What Is a Cavernoma in the Brain?

A cavernoma is a cluster of abnormally formed, small blood vessels, or capillaries, typically found within the brain or spinal cord. These vascular formations look similar to a raspberry or a popcorn kernel on imaging, containing blood-filled spaces called caverns. The primary concern associated with these lesions is their tendency to leak blood, which can lead to localized bleeding or hemorrhage.

Understanding the Structure of a Cavernoma

A cavernoma is a low-flow lesion, unlike other vascular malformations such as arteriovenous malformations (AVMs). It is a collection of enlarged, deformed capillaries whose walls are structurally weak and thin. These vessels lack the supportive muscular and elastic layers found in normal blood vessels.

This fragile structure makes the lesion prone to repeated, small episodes of bleeding, known as micro-hemorrhages. The vessel cluster contains no intervening brain tissue, distinguishing it from healthy brain matter. Surrounding the malformation, the brain tissue often develops scar tissue (gliosis) and deposits of hemosiderin, an iron-containing substance resulting from the breakdown of blood products.

Cavernomas can occur anywhere in the central nervous system, which dictates the type and severity of symptoms.

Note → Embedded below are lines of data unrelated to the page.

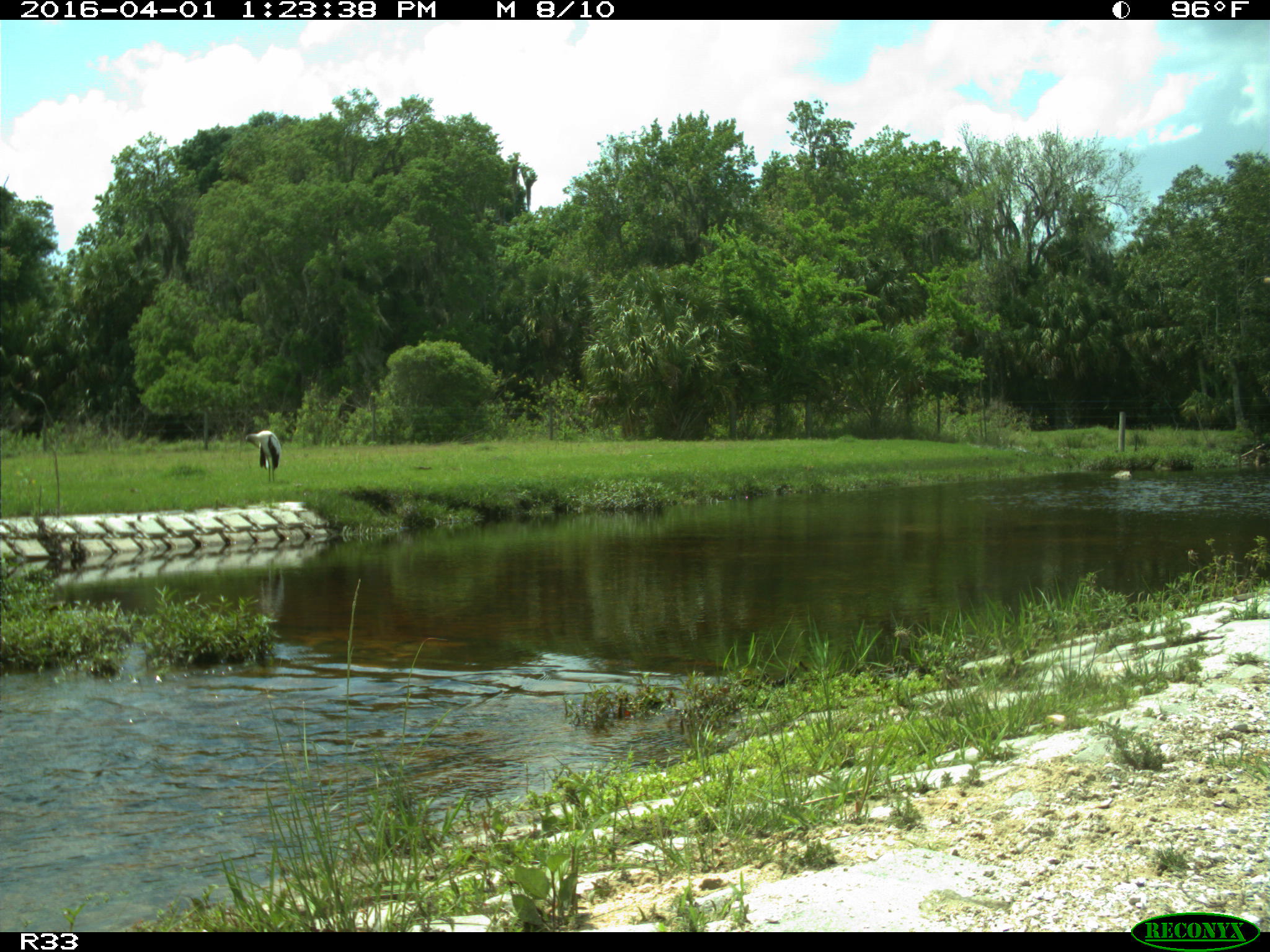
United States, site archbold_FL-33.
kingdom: Animalia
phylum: Chordata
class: Aves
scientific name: Aves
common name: birds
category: unidentified bird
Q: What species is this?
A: Unidentified bird (birds) (Aves).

Locations are categorized as supratentorial (above the tentorium cerebelli) or infratentorial (including the brainstem and cerebellum). Brainstem cavernomas are particularly challenging because this area controls involuntary, life-sustaining functions, and a small bleed can have a significant impact.

Signs and Symptoms of Brain Cavernomas

Many cavernomas remain asymptomatic throughout a person’s life, often discovered incidentally during imaging for unrelated reasons. When a cavernoma becomes symptomatic, the presentation depends on the lesion’s size and exact location within the brain. The most common symptom is an epileptic seizure, which occurs when the lesion irritates the surrounding brain tissue.

Symptomatic lesions may also cause focal neurological deficits, including weakness or numbness in the limbs, problems with balance, double vision, or difficulty with speech. Headaches are a frequent complaint, sometimes occurring suddenly due to a bleed or becoming chronic.

The severity of symptoms is closely tied to whether the cavernoma has bled and the size of the hemorrhage. While most bleeding events are small and reabsorbed by the body, a larger hemorrhage can cause stroke-like symptoms. This puts pressure on the surrounding brain tissue, though symptoms can fluctuate as the brain recovers and the body absorbs the blood.

Causes and Diagnostic Confirmation

Cavernomas are classified into two main types: sporadic and familial. The sporadic form is the most common, typically presenting as a single lesion with no known family history, and the cause remains unknown.

The less common familial form is characterized by multiple lesions throughout the brain and spinal cord. This genetic type is linked to specific mutations in genes, notably CCM1, CCM2, and CCM3. Individuals with the familial form have a fifty percent chance of passing the condition on to their children.

Diagnosis relies on sophisticated imaging techniques, with Magnetic Resonance Imaging (MRI) being the gold standard. MRI visualizes the distinct characteristics of the malformation, including its mixed-signal core surrounded by a rim of hemosiderin. This appearance is often described as the “popcorn” or “mulberry” sign, reflecting the stages of blood degradation within the lesion.

While a Computed Tomography (CT) scan may be performed initially, it is not the most effective diagnostic tool as it can miss characteristic features. Specialized MRI sequences, such as susceptibility-weighted imaging (SWI), highlight hemosiderin deposits from past micro-hemorrhages, which appear as a dark rim. The presence of these specific imaging findings confirms the diagnosis and distinguishes the cavernoma from other brain lesions.

Treatment and Long-Term Monitoring

For asymptomatic cavernomas discovered incidentally, the standard management is observation. This involves regular neurological checkups and periodic MRI scans to monitor the lesion’s size and stability. The decision to intervene is complex, depending on the patient’s symptoms, the lesion’s history of bleeding, and its location.

When symptoms are present, medical management is the initial approach, particularly for seizures. Anti-epileptic drugs effectively control seizure activity caused by the lesion’s irritation of the brain tissue. This treatment manages the secondary effects of the malformation without requiring lesion removal.

Surgical resection is considered the definitive treatment and is recommended for lesions that have caused a significant hemorrhage or intractable seizures. Neurosurgery is most straightforward for superficial lesions accessible on the brain’s surface. Complete removal eliminates the risk of future bleeding from that specific lesion.

For cavernomas located in deep, surgically inaccessible areas, such as the brainstem or basal ganglia, stereotactic radiosurgery is an alternative. The efficacy of radiosurgery remains controversial, though some studies suggest a reduction in future bleeding risk after a latency period. This approach carries risks of radiation-related complications, including swelling and new neurological deficits.